Fluorescein (FA) and indocyanine green (ICG) angiography of a patient with bilateral acute posterior multifocal placoid pigment epitheliopathy (APMPPE) following influenza vaccination. Early-phase FA of the (a) right and (e) left eyes (RE and LE, respectively) shows hypofluorescent lesions that stain and appear hyperfluorescent at the late phase (b and f). Late phase ICG angiography reveals well-dermacated placoid lesions of choroidal hypofluorescence (consistent with non-perfusion of the choriocapillaris layer) varying in size that are mainly located at the posterior pole (c and g), but also in the mid-peripheral retina as shown in the composite angiographic images (d and h); note that the lesions seen in ICG angiography outnumber those visible either in the colour fundus photographs or in FA. These angiographic findings are compatible with the diagnosis of active APMPPE. Follow-up FA (late phase) performed 3 months later, revealed regression of the placoid lesions with remaining areas of retinal pigment epithelial atrophy that appear hyperfluorescent corresponding to scarred APMPPE lesions (i and k). At that time, late phase ICG angiography shows regression of the hypofluorescent lesions that were previously present in both eyes (j and l).

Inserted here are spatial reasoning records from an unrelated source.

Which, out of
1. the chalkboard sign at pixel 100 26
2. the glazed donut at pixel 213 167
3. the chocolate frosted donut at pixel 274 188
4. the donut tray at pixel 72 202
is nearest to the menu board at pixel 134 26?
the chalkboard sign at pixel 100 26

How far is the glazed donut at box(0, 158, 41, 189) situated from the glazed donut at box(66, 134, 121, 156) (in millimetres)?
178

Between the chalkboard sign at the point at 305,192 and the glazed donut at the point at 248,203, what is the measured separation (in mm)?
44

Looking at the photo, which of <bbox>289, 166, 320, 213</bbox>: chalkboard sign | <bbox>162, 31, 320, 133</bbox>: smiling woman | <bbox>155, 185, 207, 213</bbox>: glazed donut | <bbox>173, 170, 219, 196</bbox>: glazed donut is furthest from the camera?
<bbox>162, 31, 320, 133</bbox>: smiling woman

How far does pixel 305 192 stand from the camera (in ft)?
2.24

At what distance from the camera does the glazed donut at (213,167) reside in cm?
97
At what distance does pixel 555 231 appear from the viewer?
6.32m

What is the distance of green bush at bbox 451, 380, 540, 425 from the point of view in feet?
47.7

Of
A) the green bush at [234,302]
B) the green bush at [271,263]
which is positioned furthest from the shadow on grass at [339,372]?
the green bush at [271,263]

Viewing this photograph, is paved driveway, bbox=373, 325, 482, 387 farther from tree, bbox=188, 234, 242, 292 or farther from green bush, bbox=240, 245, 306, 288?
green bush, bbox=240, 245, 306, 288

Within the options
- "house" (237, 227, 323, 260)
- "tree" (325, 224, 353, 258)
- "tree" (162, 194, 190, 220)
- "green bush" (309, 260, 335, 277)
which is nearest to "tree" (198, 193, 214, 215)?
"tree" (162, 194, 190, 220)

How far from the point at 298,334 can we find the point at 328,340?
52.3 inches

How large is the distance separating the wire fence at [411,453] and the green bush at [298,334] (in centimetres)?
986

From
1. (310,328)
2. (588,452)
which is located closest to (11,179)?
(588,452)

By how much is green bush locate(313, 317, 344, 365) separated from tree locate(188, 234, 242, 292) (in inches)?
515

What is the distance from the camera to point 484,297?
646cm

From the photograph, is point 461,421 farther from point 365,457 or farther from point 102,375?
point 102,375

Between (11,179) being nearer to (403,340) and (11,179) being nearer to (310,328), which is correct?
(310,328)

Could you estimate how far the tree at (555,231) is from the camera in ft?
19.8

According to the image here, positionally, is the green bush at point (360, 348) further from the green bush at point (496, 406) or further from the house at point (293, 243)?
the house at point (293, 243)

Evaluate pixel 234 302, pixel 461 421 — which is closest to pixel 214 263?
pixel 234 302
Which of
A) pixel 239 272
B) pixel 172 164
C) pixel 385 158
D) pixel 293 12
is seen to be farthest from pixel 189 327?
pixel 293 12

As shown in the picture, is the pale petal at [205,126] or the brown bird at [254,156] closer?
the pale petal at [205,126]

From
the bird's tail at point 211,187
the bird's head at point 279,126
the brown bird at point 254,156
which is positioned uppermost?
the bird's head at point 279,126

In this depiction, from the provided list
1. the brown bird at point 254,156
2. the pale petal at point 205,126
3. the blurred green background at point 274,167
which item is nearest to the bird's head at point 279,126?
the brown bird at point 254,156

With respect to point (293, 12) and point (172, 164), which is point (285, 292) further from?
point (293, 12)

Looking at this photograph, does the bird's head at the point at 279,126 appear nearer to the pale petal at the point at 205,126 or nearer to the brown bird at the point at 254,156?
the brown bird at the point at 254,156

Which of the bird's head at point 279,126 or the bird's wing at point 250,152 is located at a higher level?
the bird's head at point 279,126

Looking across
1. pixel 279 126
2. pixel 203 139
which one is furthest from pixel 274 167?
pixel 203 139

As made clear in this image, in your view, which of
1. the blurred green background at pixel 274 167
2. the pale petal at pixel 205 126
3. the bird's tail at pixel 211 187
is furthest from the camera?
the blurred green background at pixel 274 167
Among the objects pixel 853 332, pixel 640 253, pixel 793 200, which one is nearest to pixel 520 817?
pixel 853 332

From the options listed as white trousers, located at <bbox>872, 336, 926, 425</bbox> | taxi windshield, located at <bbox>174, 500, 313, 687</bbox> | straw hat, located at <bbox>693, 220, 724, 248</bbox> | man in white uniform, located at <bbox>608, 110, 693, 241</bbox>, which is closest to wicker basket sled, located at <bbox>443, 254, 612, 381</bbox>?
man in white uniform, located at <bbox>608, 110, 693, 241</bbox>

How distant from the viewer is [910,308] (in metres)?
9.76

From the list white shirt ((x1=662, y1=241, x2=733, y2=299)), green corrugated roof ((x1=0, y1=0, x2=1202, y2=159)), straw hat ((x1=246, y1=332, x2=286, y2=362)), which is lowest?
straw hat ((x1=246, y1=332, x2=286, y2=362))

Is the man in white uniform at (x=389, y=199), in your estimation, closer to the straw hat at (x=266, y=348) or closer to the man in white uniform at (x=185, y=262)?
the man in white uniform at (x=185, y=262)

On the basis of the clinical findings and history, and the normality of an extensive laboratory work-up, a diagnosis of APMPPE was made. Treatment was initiated with oral prednisone 0.5 mg/kg/day that was decreased gradually over 1 month. Over this period, the patient noticed significant improvement of his visual symptoms. Anterior and posterior segment inflammation regressed and most of the fundus lesions disappeared (Figure 1c and d). Three months after presentation, the patient was asymptomatic, BCVA was still 20/20 and repeated FA and ICG angiography showed marked regression of the lesions with some remaining RPE changes (Figure 2i–l).

Comment

APMPPE has been rarely described following vaccinations. One possible mechanism of this association may be molecular mimicry; sequence similarities between the introduced antigens and RPE may incite a host autoimmune reaction. Earlier reported vaccine triggers of APMPPE include the swine flu vaccine,² hepatitis B vaccine,³ meningococcal C conjugate vaccine,⁴ and varicella vaccine.⁵

Although, both varicella vaccination and flu vaccination are widely performed, reports of APMPPE occurring in weeks following vaccination are exceptional. To the best of our knowledge, this is the second report of APMPPE after flu vaccination and the first report after human flu vaccine. A hypersensitivity to the attenuated human influenza virus of the vaccine appears to have produced initial flu-like symptoms and APMPPE. However, we cannot exclude that the association reported herein may have occurred by chance or through a mechanism other than flu vaccination. Only prospective epidemiological studies and comparison with historic or control cohorts could help to link APMPPE occurrence and vaccination.